Tres historias

TENGAMOS LA FIESTA EN PAZ: un adulto joven decide que quiere repetir un par de fiestas que había hecho en el pasado en donde repetía otro tipo de fiestas mediáticas. Tiene todo listo: el chupe, la convocatoria vía redes sociales, el permiso de su madre y hasta las indicaciones para que no salga maltrecho el baño de su casa.

Cuando organizas algo de forma tan detallada, no te debe faltar un elemento clave que ha sido parte de tus fiestas y de las fiestas en las que basas tu jolgorio: la policía.

El desmán de Zapopan está lleno de ocurrencias que rayan en la estupidez. Se puede entender que un adolescente en salida hacia la madurez -si se le puede llamar madurez cumplir años- quiera sobresalir o adquirir eso que le llaman la fama de Warhol a partir de ocurrencias estúpidas. Lo que es inadmisible es que la policía caiga en la trampa.

Dice el director de la policía de Zapopan -el segundo municipio más importante de Jalisco y el primero en capacidad económica- que sancionará a los gendarmes que hayan cometido abusos contra los casi 300 detenidos -de los cuales, sólo 50 fueron acusados de faltas administrativas-. Por lo pronto, las preguntas que quedan es si dichos oficiales tenían la capacidad de contener un motín verdadero, puesto que la madrugada del sábado en realidad era una broma. ¿Qué hubieran hecho si los 300 se hubieran salido de control? ¿Hubieran disparado a otro lugar que no fuera al aire, como consignan videos?

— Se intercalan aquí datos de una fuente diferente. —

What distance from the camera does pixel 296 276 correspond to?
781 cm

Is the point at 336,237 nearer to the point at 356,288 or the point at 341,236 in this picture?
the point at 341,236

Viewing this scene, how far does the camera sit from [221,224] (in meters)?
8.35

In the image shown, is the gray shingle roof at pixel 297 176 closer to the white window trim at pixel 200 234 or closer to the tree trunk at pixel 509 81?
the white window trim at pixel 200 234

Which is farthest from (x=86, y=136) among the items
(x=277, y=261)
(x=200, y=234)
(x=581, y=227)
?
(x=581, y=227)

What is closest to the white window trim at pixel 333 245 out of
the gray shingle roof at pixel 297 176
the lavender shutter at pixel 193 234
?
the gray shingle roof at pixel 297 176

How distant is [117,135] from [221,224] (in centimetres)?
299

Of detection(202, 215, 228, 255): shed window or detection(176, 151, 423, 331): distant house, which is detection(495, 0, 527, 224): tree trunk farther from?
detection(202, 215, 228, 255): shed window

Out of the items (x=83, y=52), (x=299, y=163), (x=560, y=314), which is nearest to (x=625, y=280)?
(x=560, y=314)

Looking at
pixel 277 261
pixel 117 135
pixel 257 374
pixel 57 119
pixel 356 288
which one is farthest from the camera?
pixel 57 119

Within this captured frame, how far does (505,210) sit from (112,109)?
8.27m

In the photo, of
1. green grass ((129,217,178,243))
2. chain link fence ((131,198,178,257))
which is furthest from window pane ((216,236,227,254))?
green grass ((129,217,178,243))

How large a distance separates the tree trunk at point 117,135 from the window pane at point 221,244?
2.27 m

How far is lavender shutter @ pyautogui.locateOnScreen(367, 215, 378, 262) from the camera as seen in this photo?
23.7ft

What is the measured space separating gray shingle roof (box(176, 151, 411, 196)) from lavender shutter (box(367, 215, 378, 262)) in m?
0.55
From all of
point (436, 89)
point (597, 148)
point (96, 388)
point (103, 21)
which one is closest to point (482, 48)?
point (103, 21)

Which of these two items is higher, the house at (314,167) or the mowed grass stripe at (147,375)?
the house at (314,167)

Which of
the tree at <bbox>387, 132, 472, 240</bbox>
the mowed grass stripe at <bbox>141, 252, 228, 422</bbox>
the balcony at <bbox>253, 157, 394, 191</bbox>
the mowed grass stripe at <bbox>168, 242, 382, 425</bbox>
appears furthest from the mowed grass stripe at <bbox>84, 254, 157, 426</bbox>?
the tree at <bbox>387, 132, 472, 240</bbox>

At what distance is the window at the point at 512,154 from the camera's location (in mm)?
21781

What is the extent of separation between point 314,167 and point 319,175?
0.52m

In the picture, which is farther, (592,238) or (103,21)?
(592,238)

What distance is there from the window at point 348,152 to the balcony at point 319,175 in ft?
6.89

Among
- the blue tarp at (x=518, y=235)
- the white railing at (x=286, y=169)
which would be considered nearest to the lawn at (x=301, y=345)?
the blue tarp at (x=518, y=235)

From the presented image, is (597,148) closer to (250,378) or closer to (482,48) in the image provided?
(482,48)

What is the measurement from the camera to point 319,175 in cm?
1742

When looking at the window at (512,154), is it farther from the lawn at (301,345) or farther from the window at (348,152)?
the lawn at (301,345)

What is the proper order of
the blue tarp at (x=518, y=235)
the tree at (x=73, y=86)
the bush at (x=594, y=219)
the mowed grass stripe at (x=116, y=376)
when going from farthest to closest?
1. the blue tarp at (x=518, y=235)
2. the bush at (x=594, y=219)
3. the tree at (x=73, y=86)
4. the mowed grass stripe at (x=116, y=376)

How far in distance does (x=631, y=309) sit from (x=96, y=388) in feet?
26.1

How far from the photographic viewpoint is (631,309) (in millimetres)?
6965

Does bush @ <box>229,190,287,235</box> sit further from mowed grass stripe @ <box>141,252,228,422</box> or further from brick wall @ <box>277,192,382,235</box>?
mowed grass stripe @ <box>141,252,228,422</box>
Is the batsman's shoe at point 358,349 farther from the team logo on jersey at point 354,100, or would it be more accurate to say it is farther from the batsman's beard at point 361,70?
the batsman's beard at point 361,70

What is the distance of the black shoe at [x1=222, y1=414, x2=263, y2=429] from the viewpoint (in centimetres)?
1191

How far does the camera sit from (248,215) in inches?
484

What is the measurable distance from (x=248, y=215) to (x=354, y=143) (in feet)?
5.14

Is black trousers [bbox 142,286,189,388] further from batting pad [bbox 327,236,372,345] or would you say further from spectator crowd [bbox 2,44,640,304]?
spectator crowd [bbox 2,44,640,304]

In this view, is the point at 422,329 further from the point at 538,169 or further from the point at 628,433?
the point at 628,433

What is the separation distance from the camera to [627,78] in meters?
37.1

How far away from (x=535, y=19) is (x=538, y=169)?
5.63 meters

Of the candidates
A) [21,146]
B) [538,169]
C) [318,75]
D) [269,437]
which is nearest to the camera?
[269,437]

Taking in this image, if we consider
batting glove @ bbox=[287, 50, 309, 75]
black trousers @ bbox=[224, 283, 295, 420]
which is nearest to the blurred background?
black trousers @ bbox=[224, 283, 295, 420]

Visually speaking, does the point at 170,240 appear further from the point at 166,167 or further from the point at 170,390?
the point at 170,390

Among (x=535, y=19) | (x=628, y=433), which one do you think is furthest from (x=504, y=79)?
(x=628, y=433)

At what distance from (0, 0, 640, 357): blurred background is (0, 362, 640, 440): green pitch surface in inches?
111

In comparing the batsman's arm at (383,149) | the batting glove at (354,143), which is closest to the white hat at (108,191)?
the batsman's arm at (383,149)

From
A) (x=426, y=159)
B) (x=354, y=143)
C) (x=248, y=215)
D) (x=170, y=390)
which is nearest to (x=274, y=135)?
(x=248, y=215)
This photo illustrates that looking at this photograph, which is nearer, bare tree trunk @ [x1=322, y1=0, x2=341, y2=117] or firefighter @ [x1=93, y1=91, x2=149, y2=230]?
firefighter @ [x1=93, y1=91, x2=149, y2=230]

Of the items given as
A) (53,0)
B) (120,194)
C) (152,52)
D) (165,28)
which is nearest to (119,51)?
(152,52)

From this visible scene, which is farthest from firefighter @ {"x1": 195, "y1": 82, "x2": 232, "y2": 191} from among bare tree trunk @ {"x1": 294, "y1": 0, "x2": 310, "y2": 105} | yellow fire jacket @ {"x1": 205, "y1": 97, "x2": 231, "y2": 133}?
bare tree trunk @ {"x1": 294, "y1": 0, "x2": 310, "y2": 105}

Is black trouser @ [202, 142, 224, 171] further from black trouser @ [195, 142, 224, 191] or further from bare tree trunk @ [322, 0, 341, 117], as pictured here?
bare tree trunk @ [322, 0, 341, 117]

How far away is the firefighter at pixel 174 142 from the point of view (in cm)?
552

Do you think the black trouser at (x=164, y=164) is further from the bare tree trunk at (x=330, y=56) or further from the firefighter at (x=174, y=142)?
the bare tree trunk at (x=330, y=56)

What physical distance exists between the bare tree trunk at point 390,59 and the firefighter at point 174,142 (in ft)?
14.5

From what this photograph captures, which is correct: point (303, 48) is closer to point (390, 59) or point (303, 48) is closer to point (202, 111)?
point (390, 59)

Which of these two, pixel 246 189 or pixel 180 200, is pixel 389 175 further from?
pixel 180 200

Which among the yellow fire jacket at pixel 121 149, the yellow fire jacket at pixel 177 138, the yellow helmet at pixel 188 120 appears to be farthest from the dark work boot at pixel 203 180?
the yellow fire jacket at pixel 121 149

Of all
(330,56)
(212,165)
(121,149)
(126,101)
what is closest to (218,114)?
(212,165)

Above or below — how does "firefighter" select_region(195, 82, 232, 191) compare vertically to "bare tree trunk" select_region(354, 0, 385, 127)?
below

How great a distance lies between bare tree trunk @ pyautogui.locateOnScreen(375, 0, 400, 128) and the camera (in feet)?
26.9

MI PECHO NO ES ARCÓN: Monterrey vivió la semana pasada el pánico de las redes sociales. No fue como la Guerra de los Mundos donde Orson Welles incendió las ondas hertzianas. Aquí, Secret -la aplicación donde uno puede escupir sus deseos y acciones más oscuras de forma anónima- motivó la alarma. Fotos de mujeres y hombres desnudos, infamias, verdades a medias o verdades completas, pero que una hipócrita sociedad regia quería enterrada. El caso es que los cadáveres salieron a la red y, como todo lo descompuesto, pudrió el aire.

SONRÍA A LA CÁMARA: las cajetillas de cigarros se han convertido en un museo del horror. El problema es cuando eres parte del horror. Una señora en Ciudad Juárez se percató que los pitillos llevaban una fotografía cuando cayó, víctima de un infarto, en el hospital. Nadie le dijo que se convertiría en un ejemplo de los estragos del fumar, más aún cuando no fumaba desde hace décadas. Otro problema del vicio que es el poder.